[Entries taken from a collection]
★ ★ ★

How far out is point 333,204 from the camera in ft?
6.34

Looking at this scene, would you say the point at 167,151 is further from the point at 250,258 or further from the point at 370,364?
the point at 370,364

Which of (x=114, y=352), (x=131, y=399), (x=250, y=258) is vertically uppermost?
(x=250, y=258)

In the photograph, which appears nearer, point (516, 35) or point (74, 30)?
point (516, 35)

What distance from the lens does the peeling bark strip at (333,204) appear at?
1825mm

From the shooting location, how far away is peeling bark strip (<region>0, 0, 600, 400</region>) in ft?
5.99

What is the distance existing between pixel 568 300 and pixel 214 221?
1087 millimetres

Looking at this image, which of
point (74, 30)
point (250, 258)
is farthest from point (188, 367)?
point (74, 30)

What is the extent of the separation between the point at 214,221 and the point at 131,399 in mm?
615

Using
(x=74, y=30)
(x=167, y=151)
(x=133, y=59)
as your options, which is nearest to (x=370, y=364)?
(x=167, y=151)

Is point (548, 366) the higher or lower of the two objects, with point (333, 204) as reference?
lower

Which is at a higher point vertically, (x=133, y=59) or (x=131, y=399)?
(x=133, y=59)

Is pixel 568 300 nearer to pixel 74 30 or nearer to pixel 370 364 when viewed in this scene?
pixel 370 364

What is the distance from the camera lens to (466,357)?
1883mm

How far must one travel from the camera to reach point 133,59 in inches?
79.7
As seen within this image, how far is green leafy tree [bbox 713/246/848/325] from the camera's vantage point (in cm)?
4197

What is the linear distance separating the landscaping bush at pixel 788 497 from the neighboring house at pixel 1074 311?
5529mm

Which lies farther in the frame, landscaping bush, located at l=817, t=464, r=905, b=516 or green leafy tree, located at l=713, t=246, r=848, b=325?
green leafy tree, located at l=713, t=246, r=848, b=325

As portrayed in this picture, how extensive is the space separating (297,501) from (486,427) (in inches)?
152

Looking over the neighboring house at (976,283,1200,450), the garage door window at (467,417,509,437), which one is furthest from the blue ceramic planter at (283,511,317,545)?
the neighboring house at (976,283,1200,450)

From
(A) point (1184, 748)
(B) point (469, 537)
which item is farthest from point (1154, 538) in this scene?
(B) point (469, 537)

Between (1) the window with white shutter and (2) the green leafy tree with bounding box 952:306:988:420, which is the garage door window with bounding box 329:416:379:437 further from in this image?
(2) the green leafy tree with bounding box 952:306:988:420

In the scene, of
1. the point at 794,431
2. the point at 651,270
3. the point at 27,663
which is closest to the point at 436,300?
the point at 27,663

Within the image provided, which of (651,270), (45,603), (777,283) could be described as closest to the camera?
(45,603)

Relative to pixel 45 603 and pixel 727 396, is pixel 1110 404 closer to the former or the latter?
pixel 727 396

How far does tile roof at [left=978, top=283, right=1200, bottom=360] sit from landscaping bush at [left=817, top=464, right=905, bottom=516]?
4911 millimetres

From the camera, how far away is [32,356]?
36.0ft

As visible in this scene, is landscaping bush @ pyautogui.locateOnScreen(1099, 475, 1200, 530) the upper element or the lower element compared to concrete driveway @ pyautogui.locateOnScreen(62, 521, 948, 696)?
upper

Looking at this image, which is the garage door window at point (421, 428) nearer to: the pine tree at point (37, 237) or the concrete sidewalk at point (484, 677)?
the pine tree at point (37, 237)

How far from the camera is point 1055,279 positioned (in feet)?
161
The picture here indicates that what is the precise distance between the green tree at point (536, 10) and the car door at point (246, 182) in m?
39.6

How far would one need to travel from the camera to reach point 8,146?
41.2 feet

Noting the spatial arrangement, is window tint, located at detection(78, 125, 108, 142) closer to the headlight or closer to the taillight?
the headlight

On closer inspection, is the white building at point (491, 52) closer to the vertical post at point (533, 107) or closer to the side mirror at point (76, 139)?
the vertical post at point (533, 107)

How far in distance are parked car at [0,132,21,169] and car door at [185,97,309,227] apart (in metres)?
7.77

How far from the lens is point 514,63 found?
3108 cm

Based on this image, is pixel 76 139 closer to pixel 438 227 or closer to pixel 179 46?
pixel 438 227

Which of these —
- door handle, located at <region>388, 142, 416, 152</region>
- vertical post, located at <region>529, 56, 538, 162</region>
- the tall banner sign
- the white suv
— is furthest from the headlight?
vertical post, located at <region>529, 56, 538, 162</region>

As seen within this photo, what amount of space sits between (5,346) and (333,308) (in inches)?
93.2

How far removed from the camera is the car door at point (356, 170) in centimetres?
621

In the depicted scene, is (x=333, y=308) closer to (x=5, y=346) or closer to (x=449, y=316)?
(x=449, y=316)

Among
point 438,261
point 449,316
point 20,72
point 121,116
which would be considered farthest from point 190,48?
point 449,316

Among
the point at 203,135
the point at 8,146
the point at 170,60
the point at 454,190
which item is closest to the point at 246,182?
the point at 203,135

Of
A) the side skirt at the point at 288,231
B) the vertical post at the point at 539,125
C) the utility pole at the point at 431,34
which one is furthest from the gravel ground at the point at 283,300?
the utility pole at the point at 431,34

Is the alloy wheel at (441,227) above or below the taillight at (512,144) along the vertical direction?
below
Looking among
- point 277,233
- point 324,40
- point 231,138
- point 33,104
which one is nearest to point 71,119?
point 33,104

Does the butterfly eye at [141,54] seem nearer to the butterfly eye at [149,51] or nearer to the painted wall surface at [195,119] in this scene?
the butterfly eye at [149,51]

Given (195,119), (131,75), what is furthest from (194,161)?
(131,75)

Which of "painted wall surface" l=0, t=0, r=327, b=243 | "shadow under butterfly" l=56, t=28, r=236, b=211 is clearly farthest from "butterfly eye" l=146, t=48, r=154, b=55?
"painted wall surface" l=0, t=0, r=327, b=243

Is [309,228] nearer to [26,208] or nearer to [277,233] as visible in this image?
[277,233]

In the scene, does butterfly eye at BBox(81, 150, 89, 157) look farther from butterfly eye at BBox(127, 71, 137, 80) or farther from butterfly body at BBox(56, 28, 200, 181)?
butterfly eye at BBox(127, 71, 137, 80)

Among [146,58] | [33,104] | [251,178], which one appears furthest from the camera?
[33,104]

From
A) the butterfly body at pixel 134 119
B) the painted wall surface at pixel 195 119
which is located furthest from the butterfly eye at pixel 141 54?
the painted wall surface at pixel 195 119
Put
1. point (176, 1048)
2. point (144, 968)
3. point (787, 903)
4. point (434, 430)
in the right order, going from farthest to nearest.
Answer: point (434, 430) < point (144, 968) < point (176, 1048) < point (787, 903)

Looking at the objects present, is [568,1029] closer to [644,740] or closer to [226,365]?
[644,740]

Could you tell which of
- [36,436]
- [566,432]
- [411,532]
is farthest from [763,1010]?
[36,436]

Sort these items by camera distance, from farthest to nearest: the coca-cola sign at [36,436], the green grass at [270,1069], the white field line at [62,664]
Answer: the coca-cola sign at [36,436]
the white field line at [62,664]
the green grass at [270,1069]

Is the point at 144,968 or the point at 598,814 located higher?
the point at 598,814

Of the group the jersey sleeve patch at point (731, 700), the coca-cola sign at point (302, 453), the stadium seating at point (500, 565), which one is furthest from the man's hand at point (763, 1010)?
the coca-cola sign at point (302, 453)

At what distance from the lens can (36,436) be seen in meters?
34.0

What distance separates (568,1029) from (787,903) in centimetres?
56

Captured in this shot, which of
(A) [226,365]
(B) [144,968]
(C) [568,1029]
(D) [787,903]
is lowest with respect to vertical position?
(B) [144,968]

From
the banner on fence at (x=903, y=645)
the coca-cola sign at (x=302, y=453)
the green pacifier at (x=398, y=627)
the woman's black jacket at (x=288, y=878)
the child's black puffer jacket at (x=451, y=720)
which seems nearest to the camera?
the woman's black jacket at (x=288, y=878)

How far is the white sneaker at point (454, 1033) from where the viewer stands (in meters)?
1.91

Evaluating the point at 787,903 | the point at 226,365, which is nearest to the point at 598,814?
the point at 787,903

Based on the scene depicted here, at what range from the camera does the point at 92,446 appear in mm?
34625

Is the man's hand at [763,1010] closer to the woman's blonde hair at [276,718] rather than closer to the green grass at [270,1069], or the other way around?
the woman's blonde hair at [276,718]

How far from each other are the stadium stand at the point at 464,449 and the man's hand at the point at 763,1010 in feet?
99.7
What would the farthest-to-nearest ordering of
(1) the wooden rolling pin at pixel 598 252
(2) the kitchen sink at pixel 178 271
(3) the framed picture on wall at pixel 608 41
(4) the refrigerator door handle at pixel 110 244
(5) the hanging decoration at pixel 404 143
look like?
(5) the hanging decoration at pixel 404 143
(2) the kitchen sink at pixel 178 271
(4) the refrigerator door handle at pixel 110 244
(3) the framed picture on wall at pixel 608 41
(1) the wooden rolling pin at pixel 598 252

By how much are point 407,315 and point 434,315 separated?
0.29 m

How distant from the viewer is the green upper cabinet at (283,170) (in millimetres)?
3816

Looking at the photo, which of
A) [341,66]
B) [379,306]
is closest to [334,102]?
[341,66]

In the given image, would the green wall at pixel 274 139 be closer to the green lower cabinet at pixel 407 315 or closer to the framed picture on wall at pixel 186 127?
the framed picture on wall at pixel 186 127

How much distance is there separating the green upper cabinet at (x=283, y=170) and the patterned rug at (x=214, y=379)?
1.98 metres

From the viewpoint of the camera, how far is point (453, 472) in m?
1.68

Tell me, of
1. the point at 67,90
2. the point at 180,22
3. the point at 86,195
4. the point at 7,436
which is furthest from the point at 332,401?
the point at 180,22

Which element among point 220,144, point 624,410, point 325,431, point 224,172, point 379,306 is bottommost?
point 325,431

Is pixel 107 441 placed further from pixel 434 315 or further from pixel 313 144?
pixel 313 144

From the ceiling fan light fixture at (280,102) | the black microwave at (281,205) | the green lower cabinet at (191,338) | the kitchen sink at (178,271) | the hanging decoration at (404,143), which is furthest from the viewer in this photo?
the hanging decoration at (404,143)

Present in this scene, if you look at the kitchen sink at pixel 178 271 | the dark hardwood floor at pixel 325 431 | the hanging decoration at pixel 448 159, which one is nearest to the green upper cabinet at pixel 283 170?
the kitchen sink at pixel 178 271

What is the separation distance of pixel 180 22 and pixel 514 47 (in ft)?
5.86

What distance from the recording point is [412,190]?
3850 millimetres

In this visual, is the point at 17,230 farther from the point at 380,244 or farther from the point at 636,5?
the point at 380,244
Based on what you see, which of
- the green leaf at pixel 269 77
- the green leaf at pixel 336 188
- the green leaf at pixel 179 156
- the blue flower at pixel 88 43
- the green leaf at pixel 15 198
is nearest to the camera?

★ ★ ★

What is needed: Exactly as written, give again every line from the one containing "What is the separation" through the last line of the material above, and no other lines.

Expected output:
What is the separation distance of pixel 180 22 and pixel 514 47 (in ft)?
5.86

What distance from the recording point is [412,190]?
3850 millimetres

In this visual, is the point at 17,230 farther from the point at 380,244 or farther from the point at 636,5?
the point at 380,244
Based on what you see, which of
- the green leaf at pixel 269 77
- the green leaf at pixel 336 188
- the green leaf at pixel 179 156
- the blue flower at pixel 88 43
- the green leaf at pixel 15 198
is nearest to the camera?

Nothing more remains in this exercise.